Company sheds some light on plan for Lee County solar farm, says it could generate millions in taxes
DIXON – The proposed 100 megawatt solar farm in Steward would be one of the largest developments in the Midwest, and the company behind estimates it could generate $8.8 million in property tax revenue across 20 years.
The Lee County Zoning Board of Appeals heard the first round of testimony for the proposed project during a 3-hour meeting Thursday attended by around 2 dozen or so community members and surrounding landowners.
Junction Solar LLC is petitioning the county for a special-use permit to build the solar farm between Herman and Reynolds roads in Alto and Reynolds townships on about 760 acres of farmland owned by Larry and Julie Gittleson and Midwest Ag Investors LLC.
Junction Solar is an offshoot of Minnesota-based Geronimo Energy, which owns the Green River Wind Farm that spans more than 13,000 acres in Lee and Whiteside counties.
It would be a $121 million project, with the company estimated to spend about $14 million in the state and create around 120 construction jobs and five to eight full-time jobs, Geronimo’s Ben Adamich said, adding that the biggest benefit to the county would be property tax revenue.
They would put $20,000 a year toward local education projects, anticipate a property tax bill of $588,000 for the first year of the project, and a total $8.8 million of property tax over 20 years.
Breaking down the 2 decades, Adamich said $6.2 million would go to school districts, $620,000 for townships and $900,000 for the county.
Lee County State’s Attorney Matt Klahn asked Adamich how the project would fit with the county’s comprehensive plan of preserving prime farmland and promoting the agricultural economy.
Similar to other solar developers who had permits approved in the last year, Adamich said solar farms allow farmland to rest and improve soil health, which could revert back to crop production.

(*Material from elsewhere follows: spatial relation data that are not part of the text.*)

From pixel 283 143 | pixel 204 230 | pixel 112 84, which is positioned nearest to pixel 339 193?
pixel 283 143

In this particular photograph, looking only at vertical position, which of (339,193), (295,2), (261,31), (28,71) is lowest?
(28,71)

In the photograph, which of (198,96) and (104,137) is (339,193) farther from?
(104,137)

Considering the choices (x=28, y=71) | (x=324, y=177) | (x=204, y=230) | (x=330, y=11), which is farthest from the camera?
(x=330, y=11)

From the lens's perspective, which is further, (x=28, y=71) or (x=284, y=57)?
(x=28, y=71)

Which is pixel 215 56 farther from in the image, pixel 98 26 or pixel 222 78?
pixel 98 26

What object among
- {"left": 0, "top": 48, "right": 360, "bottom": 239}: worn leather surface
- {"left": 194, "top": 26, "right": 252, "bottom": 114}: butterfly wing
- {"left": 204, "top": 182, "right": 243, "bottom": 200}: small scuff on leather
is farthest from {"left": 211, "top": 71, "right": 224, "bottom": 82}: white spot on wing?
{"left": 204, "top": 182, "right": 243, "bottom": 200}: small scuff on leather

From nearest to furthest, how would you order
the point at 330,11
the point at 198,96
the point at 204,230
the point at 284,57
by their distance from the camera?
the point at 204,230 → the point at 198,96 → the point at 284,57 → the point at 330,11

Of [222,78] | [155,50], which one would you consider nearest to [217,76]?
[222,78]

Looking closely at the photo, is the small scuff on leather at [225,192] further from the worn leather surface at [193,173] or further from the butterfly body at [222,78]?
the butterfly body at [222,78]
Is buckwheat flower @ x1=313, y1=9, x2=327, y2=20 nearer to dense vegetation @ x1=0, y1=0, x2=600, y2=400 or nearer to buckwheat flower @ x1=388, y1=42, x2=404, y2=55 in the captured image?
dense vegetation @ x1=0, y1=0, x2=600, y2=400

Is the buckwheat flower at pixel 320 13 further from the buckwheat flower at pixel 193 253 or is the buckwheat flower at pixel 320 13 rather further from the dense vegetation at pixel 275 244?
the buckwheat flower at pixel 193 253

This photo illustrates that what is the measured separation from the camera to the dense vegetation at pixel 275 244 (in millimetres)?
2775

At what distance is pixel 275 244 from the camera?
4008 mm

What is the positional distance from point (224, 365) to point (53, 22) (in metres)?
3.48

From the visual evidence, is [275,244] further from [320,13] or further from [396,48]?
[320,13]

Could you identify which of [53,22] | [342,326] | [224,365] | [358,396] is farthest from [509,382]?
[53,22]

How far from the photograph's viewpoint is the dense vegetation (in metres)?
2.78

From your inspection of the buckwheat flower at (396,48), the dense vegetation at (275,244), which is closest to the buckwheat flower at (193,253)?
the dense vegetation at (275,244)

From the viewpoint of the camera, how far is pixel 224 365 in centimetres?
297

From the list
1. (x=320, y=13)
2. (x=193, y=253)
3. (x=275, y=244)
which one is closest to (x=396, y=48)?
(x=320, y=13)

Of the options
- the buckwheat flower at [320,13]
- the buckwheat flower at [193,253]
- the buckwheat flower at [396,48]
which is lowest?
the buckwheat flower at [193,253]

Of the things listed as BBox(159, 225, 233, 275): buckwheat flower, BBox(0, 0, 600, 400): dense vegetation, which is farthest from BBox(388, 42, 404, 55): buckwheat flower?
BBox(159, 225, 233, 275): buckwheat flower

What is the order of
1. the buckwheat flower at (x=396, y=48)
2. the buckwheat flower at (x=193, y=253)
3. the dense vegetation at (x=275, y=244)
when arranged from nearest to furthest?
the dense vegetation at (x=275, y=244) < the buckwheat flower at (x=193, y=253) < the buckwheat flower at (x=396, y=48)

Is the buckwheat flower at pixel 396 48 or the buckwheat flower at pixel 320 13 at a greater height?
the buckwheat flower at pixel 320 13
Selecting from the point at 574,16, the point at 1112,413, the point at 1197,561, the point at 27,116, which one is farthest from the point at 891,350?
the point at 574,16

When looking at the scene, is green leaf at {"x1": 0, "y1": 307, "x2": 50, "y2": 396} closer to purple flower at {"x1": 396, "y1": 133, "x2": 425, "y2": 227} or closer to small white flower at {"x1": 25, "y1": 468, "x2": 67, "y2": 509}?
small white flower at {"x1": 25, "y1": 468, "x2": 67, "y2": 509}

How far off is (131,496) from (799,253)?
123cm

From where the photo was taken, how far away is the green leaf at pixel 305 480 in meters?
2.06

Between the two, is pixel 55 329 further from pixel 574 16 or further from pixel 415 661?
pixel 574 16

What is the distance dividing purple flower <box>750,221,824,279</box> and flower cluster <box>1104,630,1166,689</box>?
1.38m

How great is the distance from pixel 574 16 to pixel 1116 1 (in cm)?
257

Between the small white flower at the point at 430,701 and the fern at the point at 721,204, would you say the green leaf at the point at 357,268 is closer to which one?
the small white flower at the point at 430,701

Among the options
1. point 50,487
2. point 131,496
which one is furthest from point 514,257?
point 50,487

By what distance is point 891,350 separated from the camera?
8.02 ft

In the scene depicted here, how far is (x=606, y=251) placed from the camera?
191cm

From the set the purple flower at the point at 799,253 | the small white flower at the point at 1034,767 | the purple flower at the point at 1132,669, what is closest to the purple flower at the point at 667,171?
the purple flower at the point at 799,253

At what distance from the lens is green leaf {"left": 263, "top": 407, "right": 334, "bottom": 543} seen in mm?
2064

The solar arrays would be staked about 12 to 15 feet into the ground, and the company would plant a low-growing, pollinator-friendly grass on the land.
“It’s really a use that’s a good neighbor,” he said.
Prior to construction, which would take about a year to complete, the company would be required to enter an agricultural impact mitigation agreement with the state that’s meant to protect and minimize issues with farmland and drainage tile during construction and future decommissioning.
Three other people gave testimony on the project’s behalf relating to construction details, the lack of anticipated impact to property values and estimates on how the soil and environment would be improved.
The Zoning Board will continue to hear testimony at 7 p.m. Monday at the old Lee County Courthouse, 112 E. Second St., and it might extend to another meeting.
The board will vote on a recommendation for the project after the proceedings finish, and the County Board will have the final say on the project.